▸ **TASK DESCRIPTION**
A faithful copy without images is required: write out all the records exactly.

====================

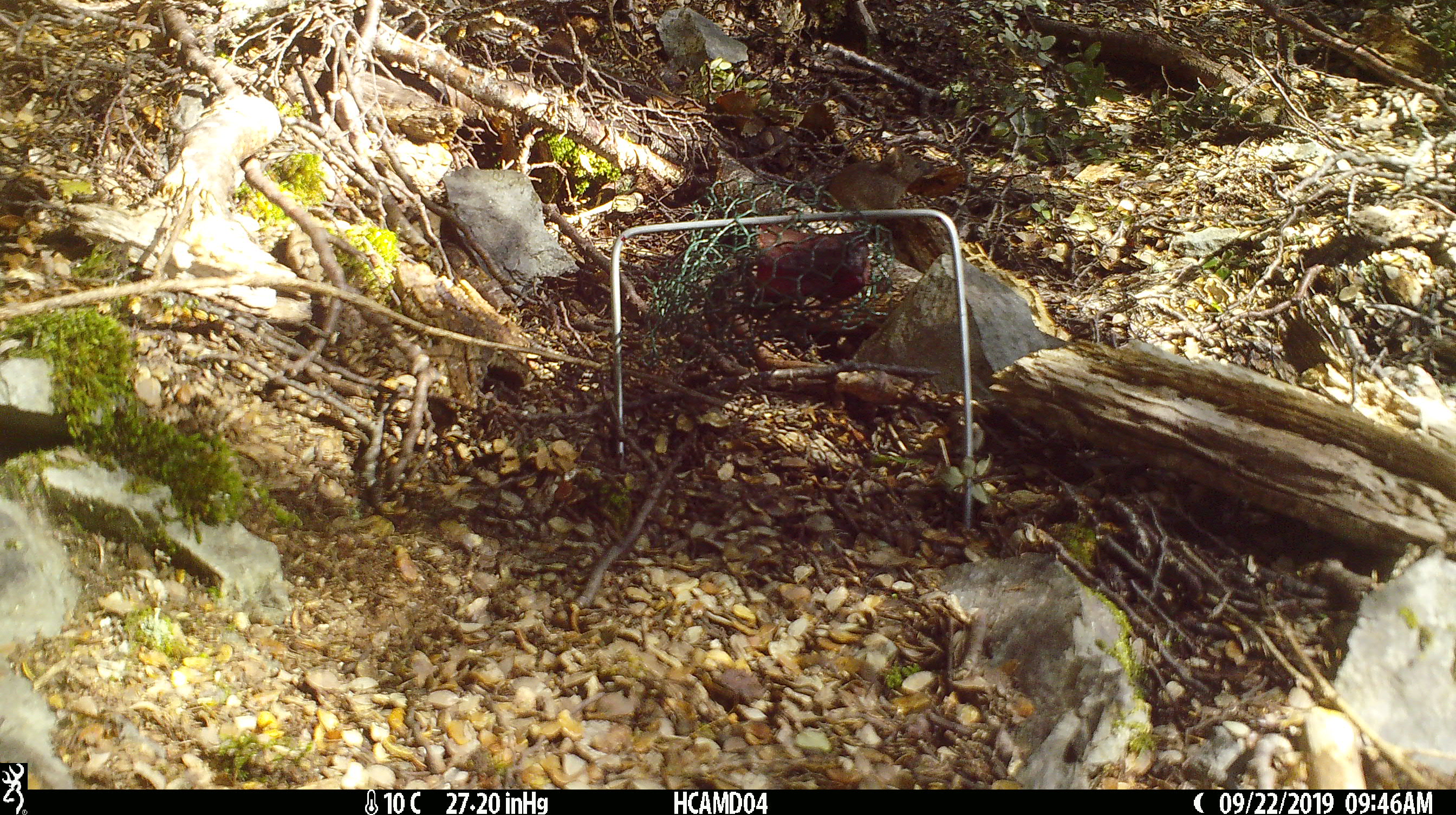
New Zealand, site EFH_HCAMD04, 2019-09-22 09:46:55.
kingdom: Animalia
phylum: Chordata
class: Mammalia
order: Rodentia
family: Muridae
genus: Mus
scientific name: Mus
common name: mouse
Mouse (Mus).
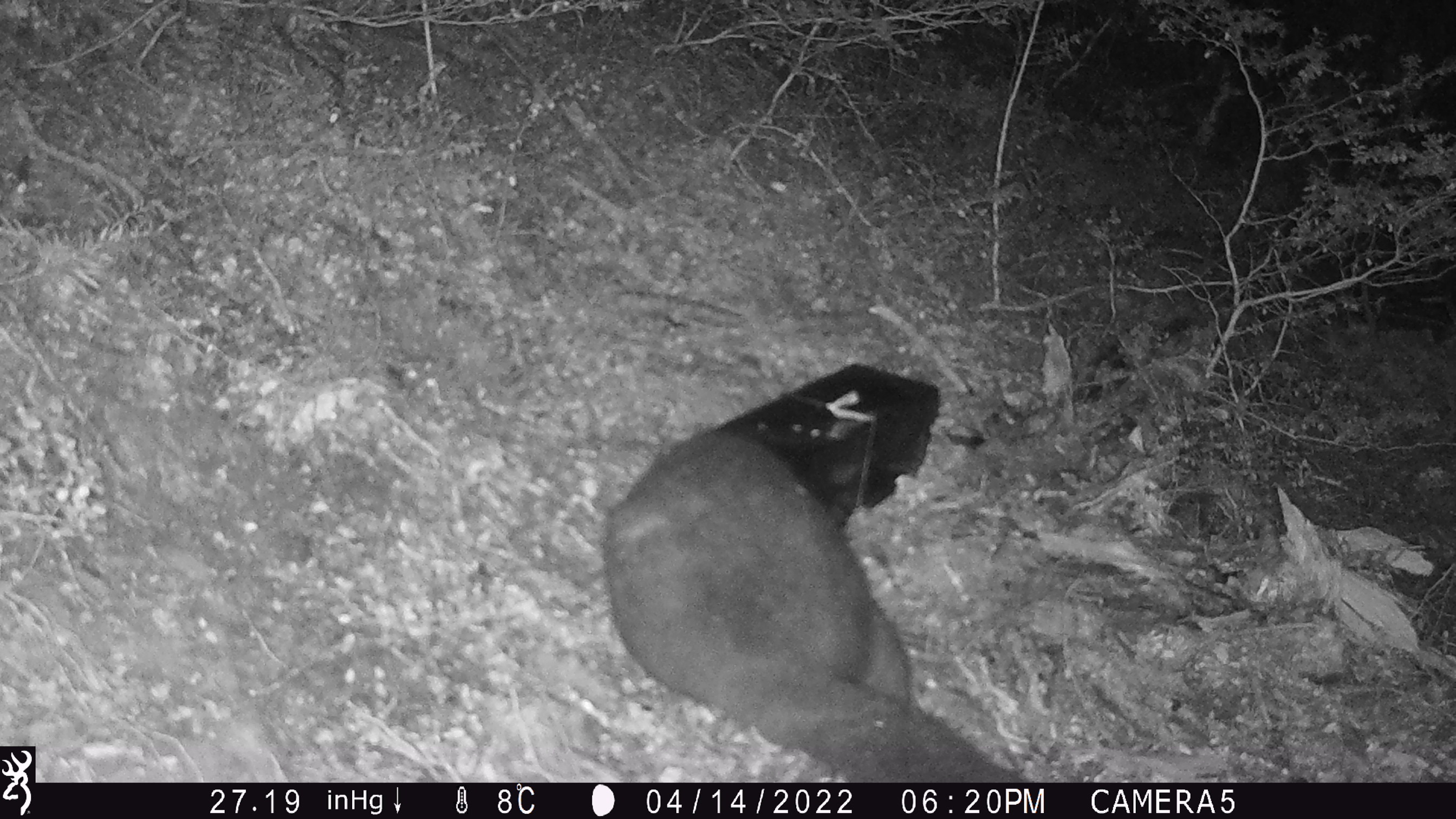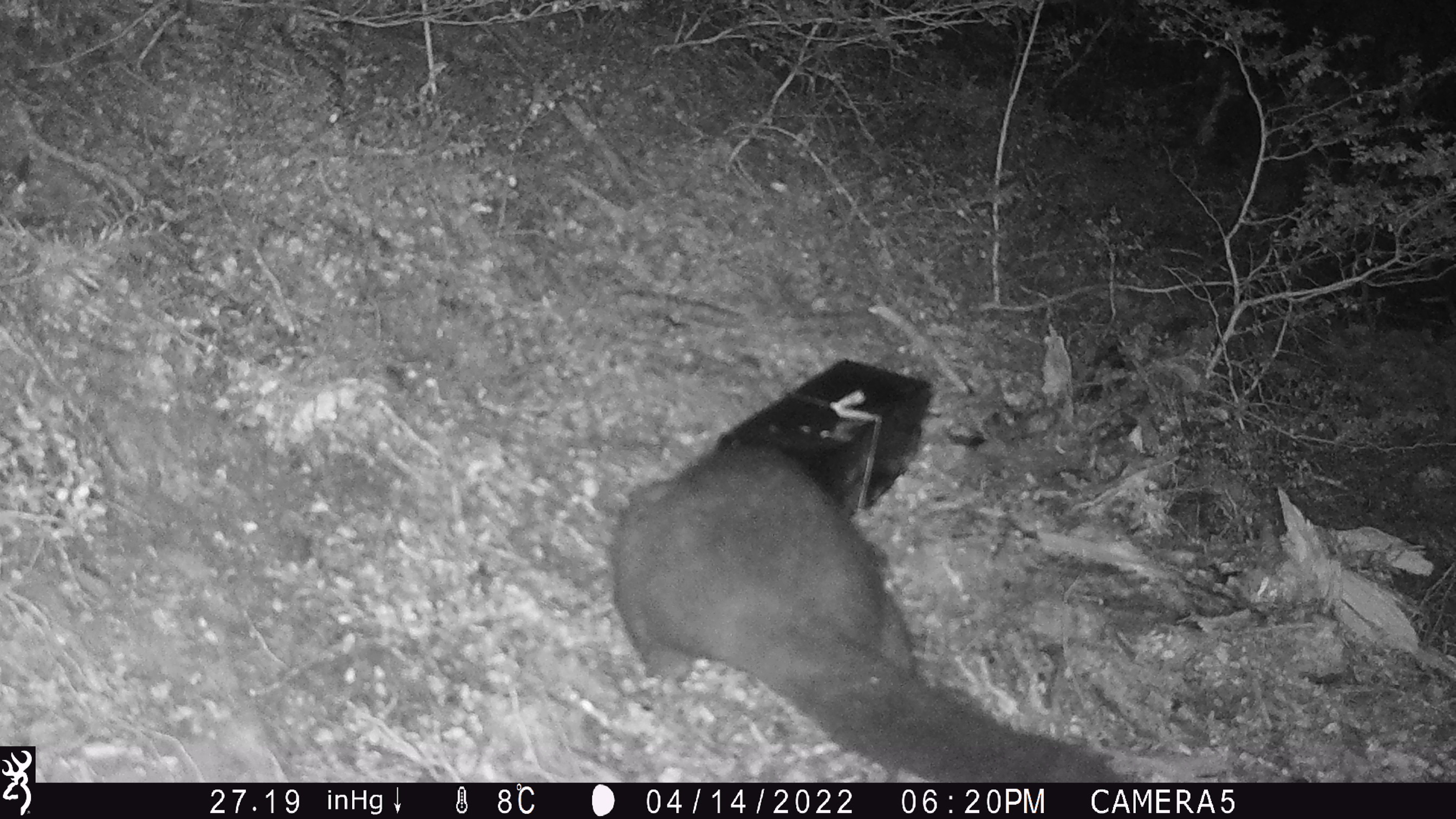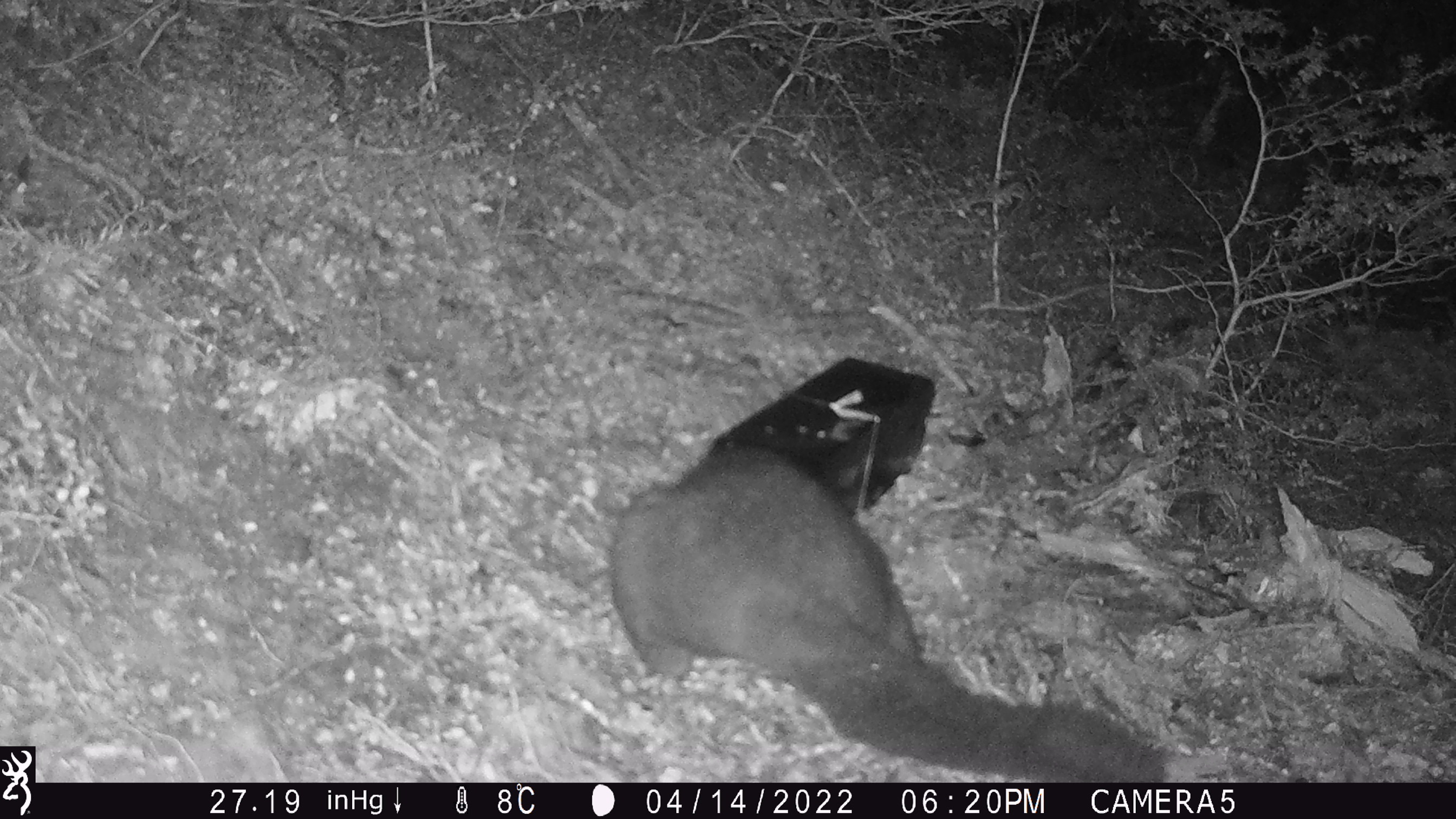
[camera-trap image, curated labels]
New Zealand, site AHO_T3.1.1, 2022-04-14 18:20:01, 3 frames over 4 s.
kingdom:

====================

▸ **REPLY**
New Zealand, site EFH_HCAMD04, 2019-09-22 09:46:55.
kingdom: Animalia
phylum: Chordata
class: Mammalia
order: Rodentia
family: Muridae
genus: Mus
scientific name: Mus
common name: mouse
Mouse (Mus).
[camera-trap image, curated labels]
New Zealand, site AHO_T3.1.1, 2022-04-14 18:20:01, 3 frames over 4 s.
kingdom:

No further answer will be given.